— start DATASET RECORDS —
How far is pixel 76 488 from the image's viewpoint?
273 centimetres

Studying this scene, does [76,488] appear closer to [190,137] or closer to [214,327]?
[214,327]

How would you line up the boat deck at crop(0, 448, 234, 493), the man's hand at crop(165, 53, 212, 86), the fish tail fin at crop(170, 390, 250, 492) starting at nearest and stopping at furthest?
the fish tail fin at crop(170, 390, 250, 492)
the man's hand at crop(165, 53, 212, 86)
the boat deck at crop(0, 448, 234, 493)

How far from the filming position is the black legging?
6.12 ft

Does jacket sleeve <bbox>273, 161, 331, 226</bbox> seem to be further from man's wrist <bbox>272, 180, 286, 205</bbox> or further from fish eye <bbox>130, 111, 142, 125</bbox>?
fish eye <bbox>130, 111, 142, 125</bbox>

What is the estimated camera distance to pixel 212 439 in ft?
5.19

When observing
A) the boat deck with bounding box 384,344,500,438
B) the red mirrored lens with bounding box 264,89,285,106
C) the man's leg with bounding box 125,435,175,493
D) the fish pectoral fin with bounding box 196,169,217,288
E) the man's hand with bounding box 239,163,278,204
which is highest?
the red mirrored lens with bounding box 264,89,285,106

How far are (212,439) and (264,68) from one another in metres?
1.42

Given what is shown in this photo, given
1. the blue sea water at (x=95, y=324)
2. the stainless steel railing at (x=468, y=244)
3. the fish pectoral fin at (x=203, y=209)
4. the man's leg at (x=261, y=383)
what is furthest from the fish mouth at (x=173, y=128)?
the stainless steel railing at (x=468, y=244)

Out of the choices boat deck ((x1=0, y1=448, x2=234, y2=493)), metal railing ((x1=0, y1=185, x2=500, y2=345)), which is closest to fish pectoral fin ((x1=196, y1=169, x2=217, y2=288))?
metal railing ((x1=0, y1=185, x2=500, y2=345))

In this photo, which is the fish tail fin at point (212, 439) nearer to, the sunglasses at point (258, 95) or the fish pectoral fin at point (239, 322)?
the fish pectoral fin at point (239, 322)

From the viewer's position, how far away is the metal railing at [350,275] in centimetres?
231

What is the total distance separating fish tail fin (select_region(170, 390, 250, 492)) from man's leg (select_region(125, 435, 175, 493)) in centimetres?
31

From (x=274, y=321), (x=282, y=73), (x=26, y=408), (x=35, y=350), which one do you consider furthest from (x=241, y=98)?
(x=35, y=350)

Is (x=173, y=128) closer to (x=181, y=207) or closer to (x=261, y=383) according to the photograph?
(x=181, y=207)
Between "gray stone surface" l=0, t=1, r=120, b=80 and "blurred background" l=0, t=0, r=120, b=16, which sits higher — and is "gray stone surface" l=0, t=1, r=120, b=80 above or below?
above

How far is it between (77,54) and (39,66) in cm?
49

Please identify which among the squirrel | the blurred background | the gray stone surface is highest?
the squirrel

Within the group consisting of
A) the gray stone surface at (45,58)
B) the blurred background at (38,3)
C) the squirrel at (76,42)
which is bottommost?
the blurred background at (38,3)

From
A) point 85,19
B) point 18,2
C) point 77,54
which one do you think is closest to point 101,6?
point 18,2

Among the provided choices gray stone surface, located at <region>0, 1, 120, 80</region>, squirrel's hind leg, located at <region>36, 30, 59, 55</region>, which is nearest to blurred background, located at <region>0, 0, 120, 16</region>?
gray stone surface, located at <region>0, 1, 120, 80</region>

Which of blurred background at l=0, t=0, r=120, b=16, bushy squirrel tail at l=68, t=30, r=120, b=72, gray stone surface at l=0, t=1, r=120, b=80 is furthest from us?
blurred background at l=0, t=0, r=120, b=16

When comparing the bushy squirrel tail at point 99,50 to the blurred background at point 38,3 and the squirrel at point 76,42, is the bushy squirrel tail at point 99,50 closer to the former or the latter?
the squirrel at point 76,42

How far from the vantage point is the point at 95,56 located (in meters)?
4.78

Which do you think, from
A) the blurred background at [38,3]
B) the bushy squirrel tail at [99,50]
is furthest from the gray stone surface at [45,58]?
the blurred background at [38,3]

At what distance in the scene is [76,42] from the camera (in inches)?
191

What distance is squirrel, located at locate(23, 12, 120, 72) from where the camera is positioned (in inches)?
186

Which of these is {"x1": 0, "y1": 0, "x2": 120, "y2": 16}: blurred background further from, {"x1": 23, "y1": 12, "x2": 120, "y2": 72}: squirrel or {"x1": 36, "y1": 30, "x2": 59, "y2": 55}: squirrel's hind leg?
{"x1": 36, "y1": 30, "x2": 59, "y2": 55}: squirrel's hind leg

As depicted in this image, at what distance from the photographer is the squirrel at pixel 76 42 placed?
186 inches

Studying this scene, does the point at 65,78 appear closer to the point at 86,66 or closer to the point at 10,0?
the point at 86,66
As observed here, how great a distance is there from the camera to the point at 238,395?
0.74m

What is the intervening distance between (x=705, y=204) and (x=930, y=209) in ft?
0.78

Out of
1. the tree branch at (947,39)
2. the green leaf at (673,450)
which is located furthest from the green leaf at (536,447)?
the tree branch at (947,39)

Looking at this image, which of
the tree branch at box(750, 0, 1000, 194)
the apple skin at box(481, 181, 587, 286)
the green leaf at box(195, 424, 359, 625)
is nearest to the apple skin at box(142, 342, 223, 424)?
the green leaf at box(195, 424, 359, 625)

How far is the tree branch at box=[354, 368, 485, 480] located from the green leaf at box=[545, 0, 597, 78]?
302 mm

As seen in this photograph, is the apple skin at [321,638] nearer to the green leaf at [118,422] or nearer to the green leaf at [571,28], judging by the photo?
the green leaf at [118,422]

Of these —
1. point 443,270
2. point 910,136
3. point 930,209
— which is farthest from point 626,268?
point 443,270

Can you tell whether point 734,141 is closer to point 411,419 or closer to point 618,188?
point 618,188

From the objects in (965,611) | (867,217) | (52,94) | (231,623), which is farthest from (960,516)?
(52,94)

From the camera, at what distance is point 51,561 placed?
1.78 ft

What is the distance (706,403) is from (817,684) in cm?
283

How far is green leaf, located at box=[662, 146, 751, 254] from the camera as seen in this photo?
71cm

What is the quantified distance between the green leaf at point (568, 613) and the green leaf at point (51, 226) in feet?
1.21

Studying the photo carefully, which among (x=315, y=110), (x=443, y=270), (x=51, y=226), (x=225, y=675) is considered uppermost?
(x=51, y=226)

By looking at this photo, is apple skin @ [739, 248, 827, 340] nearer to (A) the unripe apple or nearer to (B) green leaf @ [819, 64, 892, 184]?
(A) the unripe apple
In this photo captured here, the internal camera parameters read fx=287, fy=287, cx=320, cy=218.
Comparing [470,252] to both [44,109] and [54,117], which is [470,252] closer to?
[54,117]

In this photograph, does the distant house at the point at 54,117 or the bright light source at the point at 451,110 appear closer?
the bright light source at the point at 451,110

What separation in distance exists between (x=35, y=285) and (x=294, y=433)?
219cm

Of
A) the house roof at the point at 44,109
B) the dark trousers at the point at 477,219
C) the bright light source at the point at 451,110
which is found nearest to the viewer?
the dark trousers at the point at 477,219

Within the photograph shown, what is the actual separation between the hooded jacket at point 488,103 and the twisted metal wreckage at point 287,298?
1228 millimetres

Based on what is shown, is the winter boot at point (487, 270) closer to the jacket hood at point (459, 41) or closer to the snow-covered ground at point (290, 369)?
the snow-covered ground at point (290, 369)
— end DATASET RECORDS —
> _REQUEST_:
Reproduce the data in its entirety, matching each character.

> _CORRECT RESPONSE_:
How far is pixel 76 488 from the image's viewpoint?
273 centimetres

Studying this scene, does [76,488] appear closer to [190,137] or closer to [214,327]?
[214,327]

How would you line up the boat deck at crop(0, 448, 234, 493), the man's hand at crop(165, 53, 212, 86), the fish tail fin at crop(170, 390, 250, 492) starting at nearest and stopping at furthest?
the fish tail fin at crop(170, 390, 250, 492)
the man's hand at crop(165, 53, 212, 86)
the boat deck at crop(0, 448, 234, 493)

How far from the filming position is the black legging?
6.12 ft

Does jacket sleeve <bbox>273, 161, 331, 226</bbox> seem to be further from man's wrist <bbox>272, 180, 286, 205</bbox> or further from fish eye <bbox>130, 111, 142, 125</bbox>?
fish eye <bbox>130, 111, 142, 125</bbox>

What is the estimated camera distance to pixel 212 439 in ft?
5.19

When observing
A) the boat deck with bounding box 384,344,500,438
B) the red mirrored lens with bounding box 264,89,285,106
C) the man's leg with bounding box 125,435,175,493
D) the fish pectoral fin with bounding box 196,169,217,288
E) the man's hand with bounding box 239,163,278,204
which is highest?
the red mirrored lens with bounding box 264,89,285,106

How far are (212,439) and (264,68) from one another in metres?
1.42

Given what is shown in this photo, given
1. the blue sea water at (x=95, y=324)
2. the stainless steel railing at (x=468, y=244)
3. the fish pectoral fin at (x=203, y=209)
4. the man's leg at (x=261, y=383)
what is furthest from the fish mouth at (x=173, y=128)?
the stainless steel railing at (x=468, y=244)

Out of the choices boat deck ((x1=0, y1=448, x2=234, y2=493)), metal railing ((x1=0, y1=185, x2=500, y2=345)), which is closest to fish pectoral fin ((x1=196, y1=169, x2=217, y2=288))?
metal railing ((x1=0, y1=185, x2=500, y2=345))

In this photo, which is the fish tail fin at point (212, 439) nearer to, the sunglasses at point (258, 95) or the fish pectoral fin at point (239, 322)?
the fish pectoral fin at point (239, 322)

From the viewer's position, how far away is the metal railing at [350,275] in centimetres?
231

What is the total distance separating fish tail fin (select_region(170, 390, 250, 492)) from man's leg (select_region(125, 435, 175, 493)) in centimetres?
31

From (x=274, y=321), (x=282, y=73), (x=26, y=408), (x=35, y=350), which one do you consider furthest from (x=241, y=98)?
(x=35, y=350)

Is (x=173, y=128) closer to (x=181, y=207) or closer to (x=261, y=383) according to the photograph?
(x=181, y=207)
Between "gray stone surface" l=0, t=1, r=120, b=80 and "blurred background" l=0, t=0, r=120, b=16, which sits higher — and is "gray stone surface" l=0, t=1, r=120, b=80 above or below?
above

How far is it between (77,54) and (39,66) in cm?
49

Please identify which among the squirrel | the blurred background | the gray stone surface is highest?
the squirrel

Within the group consisting of
A) the gray stone surface at (45,58)
B) the blurred background at (38,3)
C) the squirrel at (76,42)
which is bottommost?
the blurred background at (38,3)

From
A) point 85,19
B) point 18,2
C) point 77,54
which one do you think is closest to point 101,6?
point 18,2

Among the provided choices gray stone surface, located at <region>0, 1, 120, 80</region>, squirrel's hind leg, located at <region>36, 30, 59, 55</region>, which is nearest to blurred background, located at <region>0, 0, 120, 16</region>?
gray stone surface, located at <region>0, 1, 120, 80</region>

Which of blurred background at l=0, t=0, r=120, b=16, bushy squirrel tail at l=68, t=30, r=120, b=72, gray stone surface at l=0, t=1, r=120, b=80 is furthest from us?
blurred background at l=0, t=0, r=120, b=16

When comparing the bushy squirrel tail at point 99,50 to the blurred background at point 38,3 and the squirrel at point 76,42, is the bushy squirrel tail at point 99,50 closer to the former or the latter?
the squirrel at point 76,42

How far from the vantage point is the point at 95,56 located (in meters)?
4.78

Which do you think, from
A) the blurred background at [38,3]
B) the bushy squirrel tail at [99,50]
is furthest from the gray stone surface at [45,58]?
the blurred background at [38,3]

At what distance in the scene is [76,42] from the camera (in inches)?
191

What distance is squirrel, located at locate(23, 12, 120, 72) from where the camera is positioned (in inches)?
186

Which of these is {"x1": 0, "y1": 0, "x2": 120, "y2": 16}: blurred background further from, {"x1": 23, "y1": 12, "x2": 120, "y2": 72}: squirrel or {"x1": 36, "y1": 30, "x2": 59, "y2": 55}: squirrel's hind leg?
{"x1": 36, "y1": 30, "x2": 59, "y2": 55}: squirrel's hind leg

As depicted in this image, at what distance from the photographer is the squirrel at pixel 76 42 placed?
186 inches

Studying this scene, does the point at 65,78 appear closer to the point at 86,66 or closer to the point at 10,0?
the point at 86,66
As observed here, how great a distance is there from the camera to the point at 238,395?
0.74m

What is the intervening distance between (x=705, y=204) and (x=930, y=209) in ft?
0.78

Out of
1. the tree branch at (947,39)
2. the green leaf at (673,450)
which is located furthest from the green leaf at (536,447)?
the tree branch at (947,39)

Looking at this image, which of
the tree branch at box(750, 0, 1000, 194)
the apple skin at box(481, 181, 587, 286)
the green leaf at box(195, 424, 359, 625)
is nearest to the apple skin at box(142, 342, 223, 424)?
the green leaf at box(195, 424, 359, 625)

How far is the tree branch at box=[354, 368, 485, 480] located from the green leaf at box=[545, 0, 597, 78]?
302 mm

As seen in this photograph, is the apple skin at [321,638] nearer to the green leaf at [118,422] or nearer to the green leaf at [571,28], judging by the photo?
the green leaf at [118,422]

Of these —
1. point 443,270
2. point 910,136
3. point 930,209
— which is farthest from point 626,268?
point 443,270

Can you tell whether point 734,141 is closer to point 411,419 or closer to point 618,188?
point 618,188

From the objects in (965,611) | (867,217) | (52,94) | (231,623), which is farthest from (960,516)?
(52,94)

From the camera, at what distance is point 51,561 placed?
1.78 ft

What is the distance (706,403) is from (817,684) in cm?
283

How far is green leaf, located at box=[662, 146, 751, 254] from the camera as seen in this photo?
71cm

What is the quantified distance between the green leaf at point (568, 613) and the green leaf at point (51, 226) in feet?
1.21

Studying the photo carefully, which among (x=315, y=110), (x=443, y=270), (x=51, y=226), (x=225, y=675) is considered uppermost?
(x=51, y=226)

By looking at this photo, is apple skin @ [739, 248, 827, 340] nearer to (A) the unripe apple or nearer to (B) green leaf @ [819, 64, 892, 184]?
(A) the unripe apple
In this photo captured here, the internal camera parameters read fx=287, fy=287, cx=320, cy=218.
Comparing [470,252] to both [44,109] and [54,117], which is [470,252] closer to?
[54,117]

In this photograph, does the distant house at the point at 54,117 or the bright light source at the point at 451,110 appear closer?
the bright light source at the point at 451,110

What separation in distance exists between (x=35, y=285) and (x=294, y=433)?
219cm

Of
A) the house roof at the point at 44,109
B) the dark trousers at the point at 477,219
C) the bright light source at the point at 451,110
which is found nearest to the viewer?
the dark trousers at the point at 477,219

Within the photograph shown, what is the actual separation between the hooded jacket at point 488,103 and the twisted metal wreckage at point 287,298?
1228 millimetres

Based on what is shown, is the winter boot at point (487, 270) closer to the jacket hood at point (459, 41) or closer to the snow-covered ground at point (290, 369)?
the snow-covered ground at point (290, 369)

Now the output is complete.